対象テキスト »

******

漁港の肉子ちゃん

明石家さんまさんが企画・プロデュースを担当したことで話題のアニメーション作品、『漁港の肉子ちゃん』を観に行ってきました。



まず、本作ですが、制作したのはスタジオ4℃です。
アニメーションが好きな人には説明の必要がないかもしれませんが、これまでにも数々の良質な作品を作ってきたスタジオで、『鉄コン筋クリート』や『海獣の子供』といった名作を手がけています。
そして、スタジオ4℃の創始者のひとり、田中栄子さんはスタジオジブリ作品『となりのトトロ』『魔女の宅急便』でラインプロデューサーを務めていたります。

漁港の肉子ちゃん

今回制作された『漁港の肉子ちゃん』は、明石家さんまさんが企画・プロデュースというのが、なんだか不思議だったんですけど、なにやら数年前から、さんまさんは原作小説に惚れこんで、映画化するように吉本興業に提案していたのだとか。

スタジオ4℃といえば、『マインドゲーム』のころから吉本興業と一緒に仕事をしているため、映像化するにあたり、アニメーションを選ぶことになったのは自然の流れだったのかもしれません。

制作陣は、監督が渡辺歩さん、キャラクターデザイン・作画監督が小西賢一さん、美術監督が木村真二さんといった、『海獣の子供』のメンバーが再集結しています。
さらに、音楽は米林宏昌作品の『思い出のマーニー』や『メアリと魔女の花』でお馴染みの、村松崇継さんが担当しました。

声優は、ジブリ作品にも参加経験のある大竹しのぶさんが肉子ちゃんを、声優初挑戦のCocomiさんが娘のキクコ役を担当しています。
大竹さんが上手なのはもちろんのこと、Cocomiさんの声が自然体でとても良かったです。
繊細な役どころにして、繊細な声。ヘンに作られていないので、リアリティがあって、キャラクターに説得力がありました。

漁港の肉子ちゃん

映画の内容のほうはというと、少しジブリ味のあるシーンもあります。
ジブリ味というか、トトロ味といったほうが正確かもしれません。

いくつか、「トトロ?」というシーンがあるので、ジブリファンの皆さんはお楽しみに(笑)。

それから、本作は色彩設計がとても良いですね。ジブリ作品よりもビビッドなカラーですけど、背景美術やキャラクターも含めて、ポップで可愛くて綺麗でした。
美術監督は、『海獣の子供』と同じ木村真二さんが務めているだけあって、空気感が伝わってくるほど緻密に描かれています。

食べものも、わりとよく登場するんですけど、どれも実物よりも美味しそうに描かれています。
ジブリ作品に登場する料理は「ジブリ飯」と呼ばれていますけど、スタジオ4℃の料理は「4℃飯」でしょうか?
映画を観終わったら、フレンチトーストを食べたくなること請け合いです。

******

(保存済みデータ項目)

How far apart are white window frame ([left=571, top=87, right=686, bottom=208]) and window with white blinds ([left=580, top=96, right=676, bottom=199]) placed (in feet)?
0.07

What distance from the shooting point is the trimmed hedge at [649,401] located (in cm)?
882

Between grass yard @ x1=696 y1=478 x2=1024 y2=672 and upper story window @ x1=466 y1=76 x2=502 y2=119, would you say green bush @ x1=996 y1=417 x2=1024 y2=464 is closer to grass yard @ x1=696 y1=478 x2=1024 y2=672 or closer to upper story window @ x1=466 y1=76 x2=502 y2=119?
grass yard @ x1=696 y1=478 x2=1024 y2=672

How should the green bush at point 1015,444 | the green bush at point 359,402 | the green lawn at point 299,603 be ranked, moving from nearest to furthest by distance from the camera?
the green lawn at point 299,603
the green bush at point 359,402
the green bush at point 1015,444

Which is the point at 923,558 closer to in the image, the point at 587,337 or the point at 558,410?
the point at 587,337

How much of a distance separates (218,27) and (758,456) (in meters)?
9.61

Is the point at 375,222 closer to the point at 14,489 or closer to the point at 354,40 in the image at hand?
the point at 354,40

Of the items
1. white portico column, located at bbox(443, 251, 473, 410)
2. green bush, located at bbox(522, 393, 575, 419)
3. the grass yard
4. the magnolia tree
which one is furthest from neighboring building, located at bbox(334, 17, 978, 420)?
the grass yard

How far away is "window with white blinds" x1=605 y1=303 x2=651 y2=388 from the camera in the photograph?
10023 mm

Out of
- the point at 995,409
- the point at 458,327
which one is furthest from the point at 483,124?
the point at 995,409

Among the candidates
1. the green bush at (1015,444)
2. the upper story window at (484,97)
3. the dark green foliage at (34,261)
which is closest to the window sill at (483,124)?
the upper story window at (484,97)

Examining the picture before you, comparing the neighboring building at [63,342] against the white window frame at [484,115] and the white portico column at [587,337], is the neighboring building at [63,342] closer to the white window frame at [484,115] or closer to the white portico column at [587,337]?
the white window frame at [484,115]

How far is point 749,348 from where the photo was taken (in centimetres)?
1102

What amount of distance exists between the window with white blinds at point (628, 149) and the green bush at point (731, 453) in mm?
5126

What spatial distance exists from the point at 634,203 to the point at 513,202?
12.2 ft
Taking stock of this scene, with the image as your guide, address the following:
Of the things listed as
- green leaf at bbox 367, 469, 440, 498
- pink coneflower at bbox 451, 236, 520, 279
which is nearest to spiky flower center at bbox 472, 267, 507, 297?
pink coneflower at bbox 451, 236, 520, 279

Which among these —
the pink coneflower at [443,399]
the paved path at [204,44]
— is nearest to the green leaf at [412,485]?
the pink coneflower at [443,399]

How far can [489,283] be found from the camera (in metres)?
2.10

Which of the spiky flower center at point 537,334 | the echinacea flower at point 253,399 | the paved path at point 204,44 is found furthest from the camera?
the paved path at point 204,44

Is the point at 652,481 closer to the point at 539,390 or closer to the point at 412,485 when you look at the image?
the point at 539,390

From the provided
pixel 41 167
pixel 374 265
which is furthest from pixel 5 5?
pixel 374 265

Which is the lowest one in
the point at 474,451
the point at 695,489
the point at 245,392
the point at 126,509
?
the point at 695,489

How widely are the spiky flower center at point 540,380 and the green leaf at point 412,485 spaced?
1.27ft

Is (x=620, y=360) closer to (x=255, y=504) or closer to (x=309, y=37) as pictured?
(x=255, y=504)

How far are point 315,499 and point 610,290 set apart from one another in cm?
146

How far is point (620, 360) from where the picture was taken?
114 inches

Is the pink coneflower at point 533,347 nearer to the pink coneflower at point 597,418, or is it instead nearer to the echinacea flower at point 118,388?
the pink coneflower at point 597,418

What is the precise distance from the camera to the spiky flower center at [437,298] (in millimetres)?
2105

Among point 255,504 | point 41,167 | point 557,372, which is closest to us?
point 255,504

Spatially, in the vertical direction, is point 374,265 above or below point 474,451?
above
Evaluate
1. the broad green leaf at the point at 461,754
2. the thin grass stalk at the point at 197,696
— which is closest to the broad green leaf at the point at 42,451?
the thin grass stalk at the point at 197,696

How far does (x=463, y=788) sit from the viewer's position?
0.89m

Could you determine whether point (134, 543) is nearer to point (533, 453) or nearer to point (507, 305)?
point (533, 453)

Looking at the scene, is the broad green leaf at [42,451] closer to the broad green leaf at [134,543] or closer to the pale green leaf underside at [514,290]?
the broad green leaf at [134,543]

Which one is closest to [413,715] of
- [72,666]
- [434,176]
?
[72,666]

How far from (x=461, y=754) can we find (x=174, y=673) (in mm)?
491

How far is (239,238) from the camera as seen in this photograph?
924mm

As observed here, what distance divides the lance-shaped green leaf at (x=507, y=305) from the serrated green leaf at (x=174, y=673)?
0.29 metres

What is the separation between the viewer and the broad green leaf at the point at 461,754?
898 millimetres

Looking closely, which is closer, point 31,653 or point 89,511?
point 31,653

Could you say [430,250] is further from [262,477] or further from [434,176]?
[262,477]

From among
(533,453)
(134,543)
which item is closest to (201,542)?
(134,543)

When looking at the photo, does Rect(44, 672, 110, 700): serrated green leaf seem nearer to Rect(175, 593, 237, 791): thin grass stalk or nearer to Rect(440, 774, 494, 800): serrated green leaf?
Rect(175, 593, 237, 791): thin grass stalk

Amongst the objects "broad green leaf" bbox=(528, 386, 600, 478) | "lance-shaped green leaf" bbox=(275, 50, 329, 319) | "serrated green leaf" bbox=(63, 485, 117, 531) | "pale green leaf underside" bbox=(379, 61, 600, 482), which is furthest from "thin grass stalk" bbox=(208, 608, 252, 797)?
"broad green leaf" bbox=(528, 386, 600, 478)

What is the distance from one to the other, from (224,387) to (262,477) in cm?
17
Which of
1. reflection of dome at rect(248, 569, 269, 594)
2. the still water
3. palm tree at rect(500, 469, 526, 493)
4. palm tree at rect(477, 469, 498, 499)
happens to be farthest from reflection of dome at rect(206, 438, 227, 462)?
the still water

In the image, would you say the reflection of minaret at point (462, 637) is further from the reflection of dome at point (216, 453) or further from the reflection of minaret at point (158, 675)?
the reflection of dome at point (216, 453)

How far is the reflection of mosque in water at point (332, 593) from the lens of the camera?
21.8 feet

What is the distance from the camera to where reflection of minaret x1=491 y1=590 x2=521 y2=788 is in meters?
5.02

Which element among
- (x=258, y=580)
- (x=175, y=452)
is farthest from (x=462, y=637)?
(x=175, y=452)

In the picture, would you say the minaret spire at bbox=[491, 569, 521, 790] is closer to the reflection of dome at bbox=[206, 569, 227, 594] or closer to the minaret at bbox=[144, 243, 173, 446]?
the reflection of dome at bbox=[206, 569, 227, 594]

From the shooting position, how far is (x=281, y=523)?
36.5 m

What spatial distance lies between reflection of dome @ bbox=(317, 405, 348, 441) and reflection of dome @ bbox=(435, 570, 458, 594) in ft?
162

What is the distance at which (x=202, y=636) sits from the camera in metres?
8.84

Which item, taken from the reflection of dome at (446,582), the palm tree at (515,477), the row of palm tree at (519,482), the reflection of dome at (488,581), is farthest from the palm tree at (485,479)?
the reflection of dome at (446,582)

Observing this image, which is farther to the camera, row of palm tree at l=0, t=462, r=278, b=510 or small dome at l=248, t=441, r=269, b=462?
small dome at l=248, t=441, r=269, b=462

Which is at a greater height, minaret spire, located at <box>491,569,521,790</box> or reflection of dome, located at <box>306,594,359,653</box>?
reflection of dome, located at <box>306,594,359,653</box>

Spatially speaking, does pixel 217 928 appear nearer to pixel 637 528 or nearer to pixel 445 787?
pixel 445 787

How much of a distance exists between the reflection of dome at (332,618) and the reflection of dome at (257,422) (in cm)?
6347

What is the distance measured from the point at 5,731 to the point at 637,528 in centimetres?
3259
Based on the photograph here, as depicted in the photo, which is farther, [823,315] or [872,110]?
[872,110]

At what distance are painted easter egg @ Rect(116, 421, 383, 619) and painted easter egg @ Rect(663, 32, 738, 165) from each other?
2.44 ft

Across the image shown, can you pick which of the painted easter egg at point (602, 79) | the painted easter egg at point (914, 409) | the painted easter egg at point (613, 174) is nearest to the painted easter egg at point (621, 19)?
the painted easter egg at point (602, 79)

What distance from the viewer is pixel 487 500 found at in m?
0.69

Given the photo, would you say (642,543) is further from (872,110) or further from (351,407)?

******

作業一覧 »
(a) 『漁港の肉子ちゃん』の記事が、キクコ役の声にリアリティがありキャラクターに説得力があったとする理由を、1〜3文で説明してください。
(b) 『漁港の肉子ちゃん』の記事から、「美術監督は、『海獣の子供』と」を含む箇所で始め、「料理は「4℃飯」でしょうか?」の後で終わる部分をそのまま書き写してください。
これらの項目は使わなくても差し支えありません。

回答一覧 »
(a) キクコ役のCocomiさんの声が自然体で、ヘンに作られていないためです。繊細な役どころに繊細な声が合っていたことで、リアリティが生まれ、キャラクターに説得力が出たとされています。

(b)
美術監督は、『海獣の子供』と同じ木村真二さんが務めているだけあって、空気感が伝わってくるほど緻密に描かれています。

食べものも、わりとよく登場するんですけど、どれも実物よりも美味しそうに描かれています。
ジブリ作品に登場する料理は「ジブリ飯」と呼ばれていますけど、スタジオ4℃の料理は「4℃飯」でしょうか?